RECORDED DATA Start Marker
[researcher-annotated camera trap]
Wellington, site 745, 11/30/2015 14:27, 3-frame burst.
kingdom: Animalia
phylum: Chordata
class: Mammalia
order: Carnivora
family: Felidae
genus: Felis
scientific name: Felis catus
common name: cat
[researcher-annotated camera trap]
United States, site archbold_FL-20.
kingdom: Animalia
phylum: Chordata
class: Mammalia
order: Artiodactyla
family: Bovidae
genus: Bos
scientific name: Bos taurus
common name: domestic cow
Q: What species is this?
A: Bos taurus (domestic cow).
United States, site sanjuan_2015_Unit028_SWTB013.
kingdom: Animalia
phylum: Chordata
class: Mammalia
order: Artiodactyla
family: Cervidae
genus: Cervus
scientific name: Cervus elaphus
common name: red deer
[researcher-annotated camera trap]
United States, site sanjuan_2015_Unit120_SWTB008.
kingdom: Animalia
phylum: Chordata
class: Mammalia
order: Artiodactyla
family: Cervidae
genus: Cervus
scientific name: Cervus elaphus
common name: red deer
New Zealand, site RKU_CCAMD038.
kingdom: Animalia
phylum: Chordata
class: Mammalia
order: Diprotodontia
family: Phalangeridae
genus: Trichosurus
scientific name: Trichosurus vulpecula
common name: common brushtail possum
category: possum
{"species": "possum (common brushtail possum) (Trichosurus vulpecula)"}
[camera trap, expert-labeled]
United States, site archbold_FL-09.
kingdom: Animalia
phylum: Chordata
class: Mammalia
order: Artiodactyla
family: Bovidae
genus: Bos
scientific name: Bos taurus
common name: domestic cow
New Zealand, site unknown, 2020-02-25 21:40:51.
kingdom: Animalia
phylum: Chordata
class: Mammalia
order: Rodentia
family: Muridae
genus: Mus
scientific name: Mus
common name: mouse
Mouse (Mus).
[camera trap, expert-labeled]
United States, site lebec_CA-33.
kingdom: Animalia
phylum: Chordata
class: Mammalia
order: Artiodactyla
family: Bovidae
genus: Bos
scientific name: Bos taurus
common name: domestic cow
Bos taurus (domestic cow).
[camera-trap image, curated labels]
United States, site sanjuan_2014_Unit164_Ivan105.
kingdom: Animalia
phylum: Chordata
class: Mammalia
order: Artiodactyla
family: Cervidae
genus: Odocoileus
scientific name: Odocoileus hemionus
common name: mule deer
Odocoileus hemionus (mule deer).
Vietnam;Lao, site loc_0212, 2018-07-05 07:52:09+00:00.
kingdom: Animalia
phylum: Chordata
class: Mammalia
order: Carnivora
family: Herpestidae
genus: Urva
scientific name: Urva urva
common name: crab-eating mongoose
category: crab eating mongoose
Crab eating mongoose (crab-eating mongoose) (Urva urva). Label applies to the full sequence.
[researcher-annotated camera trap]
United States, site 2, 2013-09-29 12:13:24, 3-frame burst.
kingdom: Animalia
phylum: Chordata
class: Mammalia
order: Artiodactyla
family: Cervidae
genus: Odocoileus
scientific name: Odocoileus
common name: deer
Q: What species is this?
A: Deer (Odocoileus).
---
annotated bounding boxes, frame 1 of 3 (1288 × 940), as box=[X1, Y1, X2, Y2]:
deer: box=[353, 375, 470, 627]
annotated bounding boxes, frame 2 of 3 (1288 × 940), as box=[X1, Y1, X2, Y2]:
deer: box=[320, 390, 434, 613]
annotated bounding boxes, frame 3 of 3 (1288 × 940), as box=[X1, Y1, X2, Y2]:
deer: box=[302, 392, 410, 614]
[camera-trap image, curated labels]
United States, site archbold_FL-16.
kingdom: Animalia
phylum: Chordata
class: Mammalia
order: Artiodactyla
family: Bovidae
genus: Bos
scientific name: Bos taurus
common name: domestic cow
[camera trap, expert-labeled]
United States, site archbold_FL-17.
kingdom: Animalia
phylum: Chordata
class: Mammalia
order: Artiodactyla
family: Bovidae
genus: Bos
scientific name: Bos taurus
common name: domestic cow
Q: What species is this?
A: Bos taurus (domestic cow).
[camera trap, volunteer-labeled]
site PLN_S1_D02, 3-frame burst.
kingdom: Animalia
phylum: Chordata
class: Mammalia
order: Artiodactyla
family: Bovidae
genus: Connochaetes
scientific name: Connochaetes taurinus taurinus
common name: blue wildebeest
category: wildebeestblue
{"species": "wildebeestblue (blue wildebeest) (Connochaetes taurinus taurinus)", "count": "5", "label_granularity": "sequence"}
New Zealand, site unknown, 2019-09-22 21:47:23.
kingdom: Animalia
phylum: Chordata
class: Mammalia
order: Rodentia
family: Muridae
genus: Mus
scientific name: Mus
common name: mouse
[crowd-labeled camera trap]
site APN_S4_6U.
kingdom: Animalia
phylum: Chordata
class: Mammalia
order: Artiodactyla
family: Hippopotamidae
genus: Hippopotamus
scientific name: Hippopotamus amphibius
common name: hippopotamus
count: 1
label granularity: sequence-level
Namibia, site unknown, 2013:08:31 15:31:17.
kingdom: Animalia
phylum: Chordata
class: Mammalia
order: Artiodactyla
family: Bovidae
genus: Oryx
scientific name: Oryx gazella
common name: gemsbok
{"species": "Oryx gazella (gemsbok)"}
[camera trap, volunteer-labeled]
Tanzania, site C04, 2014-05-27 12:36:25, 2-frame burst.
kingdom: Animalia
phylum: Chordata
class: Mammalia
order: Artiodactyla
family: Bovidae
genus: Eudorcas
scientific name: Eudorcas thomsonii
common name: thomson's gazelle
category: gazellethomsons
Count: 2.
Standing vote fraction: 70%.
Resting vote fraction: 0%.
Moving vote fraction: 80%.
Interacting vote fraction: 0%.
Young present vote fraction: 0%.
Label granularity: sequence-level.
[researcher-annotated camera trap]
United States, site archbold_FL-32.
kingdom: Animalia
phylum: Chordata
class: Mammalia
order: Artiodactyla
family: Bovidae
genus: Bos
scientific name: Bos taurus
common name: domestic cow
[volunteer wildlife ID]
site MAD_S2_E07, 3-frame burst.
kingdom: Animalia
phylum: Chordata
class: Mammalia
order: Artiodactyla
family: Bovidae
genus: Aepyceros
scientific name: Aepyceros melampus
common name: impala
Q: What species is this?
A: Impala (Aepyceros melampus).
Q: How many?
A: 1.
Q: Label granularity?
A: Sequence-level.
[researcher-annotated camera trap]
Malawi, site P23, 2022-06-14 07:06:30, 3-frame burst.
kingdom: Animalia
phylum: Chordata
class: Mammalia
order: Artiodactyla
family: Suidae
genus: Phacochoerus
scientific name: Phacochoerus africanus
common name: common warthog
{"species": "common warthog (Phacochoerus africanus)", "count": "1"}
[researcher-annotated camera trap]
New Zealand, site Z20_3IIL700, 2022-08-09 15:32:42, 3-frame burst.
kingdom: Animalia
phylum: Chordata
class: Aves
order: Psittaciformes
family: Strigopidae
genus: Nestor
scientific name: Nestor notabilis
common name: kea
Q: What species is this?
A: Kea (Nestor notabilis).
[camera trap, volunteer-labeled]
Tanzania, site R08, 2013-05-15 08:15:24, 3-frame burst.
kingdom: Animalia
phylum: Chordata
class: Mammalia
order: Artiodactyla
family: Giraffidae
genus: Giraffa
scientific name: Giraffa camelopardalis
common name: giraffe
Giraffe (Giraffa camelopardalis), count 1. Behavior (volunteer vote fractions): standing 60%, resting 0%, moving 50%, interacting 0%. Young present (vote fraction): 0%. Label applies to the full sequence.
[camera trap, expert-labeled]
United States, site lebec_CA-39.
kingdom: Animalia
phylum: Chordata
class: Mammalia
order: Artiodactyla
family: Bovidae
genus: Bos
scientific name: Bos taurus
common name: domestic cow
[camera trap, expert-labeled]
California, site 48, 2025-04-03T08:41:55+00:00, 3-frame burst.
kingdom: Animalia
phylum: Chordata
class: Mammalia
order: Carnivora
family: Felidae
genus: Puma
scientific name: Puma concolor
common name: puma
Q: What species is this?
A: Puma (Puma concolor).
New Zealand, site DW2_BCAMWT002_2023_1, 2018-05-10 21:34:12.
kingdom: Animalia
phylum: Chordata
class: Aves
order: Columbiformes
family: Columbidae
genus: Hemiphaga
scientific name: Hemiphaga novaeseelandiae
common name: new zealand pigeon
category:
RECORDED DATA End Marker
**WHAT THIS TASK INVOLVES:** Keep to the lines above, from the first one through the line where "United States, site archbold_FL-20." appears, and copy them exactly.

**COMPLETED TASK:**
[researcher-annotated camera trap]
Wellington, site 745, 11/30/2015 14:27, 3-frame burst.
kingdom: Animalia
phylum: Chordata
class: Mammalia
order: Carnivora
family: Felidae
genus: Felis
scientific name: Felis catus
common name: cat
[researcher-annotated camera trap]
United States, site archbold_FL-20.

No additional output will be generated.